Even when scientists think they know what’s required to reproduce a finding, they often are mistaken. Take, for example, studies that gather huge amounts of data, such as those on gene activity. Such analyses, which scientists call “batch effects,” are particularly finicky; their results hinge on “exactly which samples were tested on which machine in what order and on what day, together with calibration data,” the authors wrote. “This level of detail is typically not provided in publications and is not always retained by the investigator.”

Indeed, maybe it’s time to add yet another category or term, one for “the researchers included a specific enough description of their materials and methods for other groups to work with.” That’s important, because the percentage of studies considered de facto “not reproducible” in some analyses includes these studies. It’s not that they’re false; we just have no way to tell. For this, the authors suggest the term “methods reproducibility.”
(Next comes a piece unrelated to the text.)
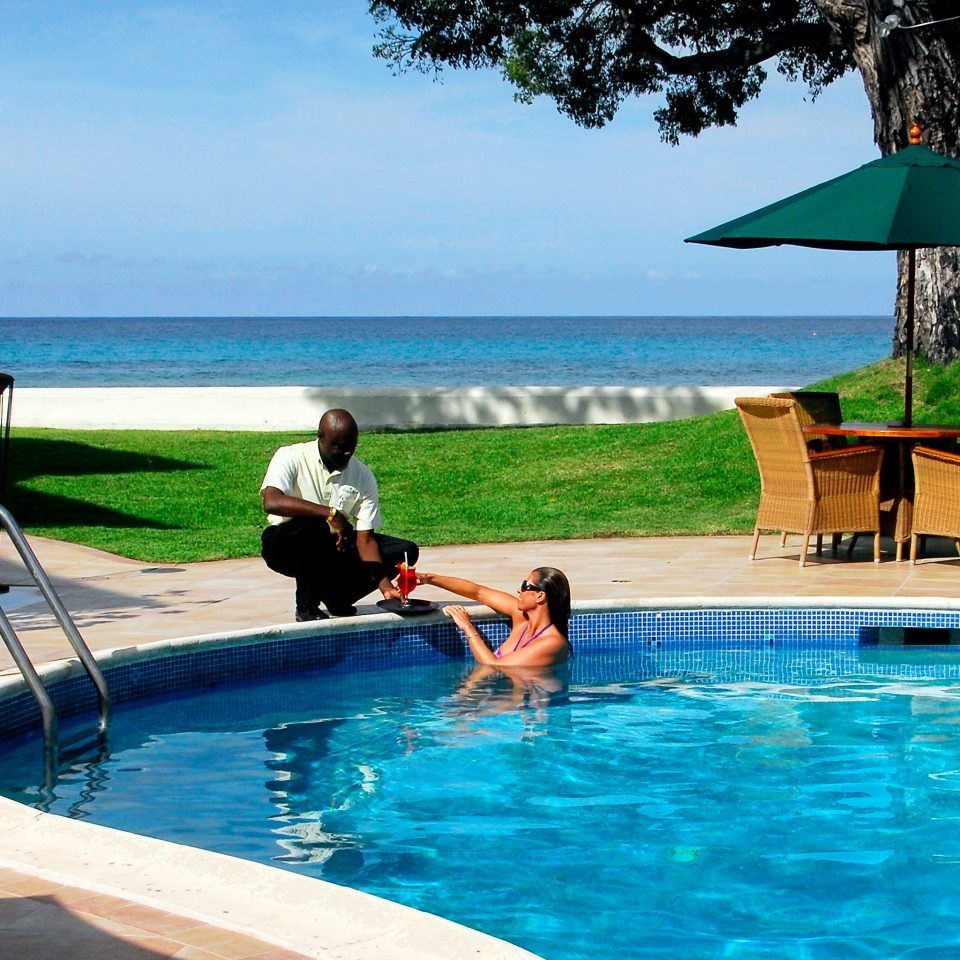 Beachfront Drink Outdoors Play Pool water sky swimming leisure swimming pool caribbean Resort water sport Sea blue Villa Lagoon pond drinking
Another problem is that context may matter more in science than it’s been credited. A recent paper in the Proceedings of the National Academy of Sciences found that factors like local culture appear to affect the likelihood of reproducing studies in psychology, although the size of the effect is likely small.

Ioannidis and his coauthors don’t tip their hand on whether they’re in the science-has-a-crisis camp. But they do argue that science won’t free itself from the Babel of incoherence without a much fuller sharing of data, methods, and everything else relevant to the experimental process.

“Such transparency,” they write, “will allow scientists to evaluate the weight of evidence provided by any given study more quickly and reliably and design a higher proportion of future studies to address actual knowledge gaps … rather than explore blind alleys suggested by research inadequately conducted or reported.”

In the tale of Chicken Little, reasonable farm animals could disagree about whether the sky was falling, but no one had any misconceptions about what the petite poulet was chirping about. The discussion of reproducibility needs its own lingua franca.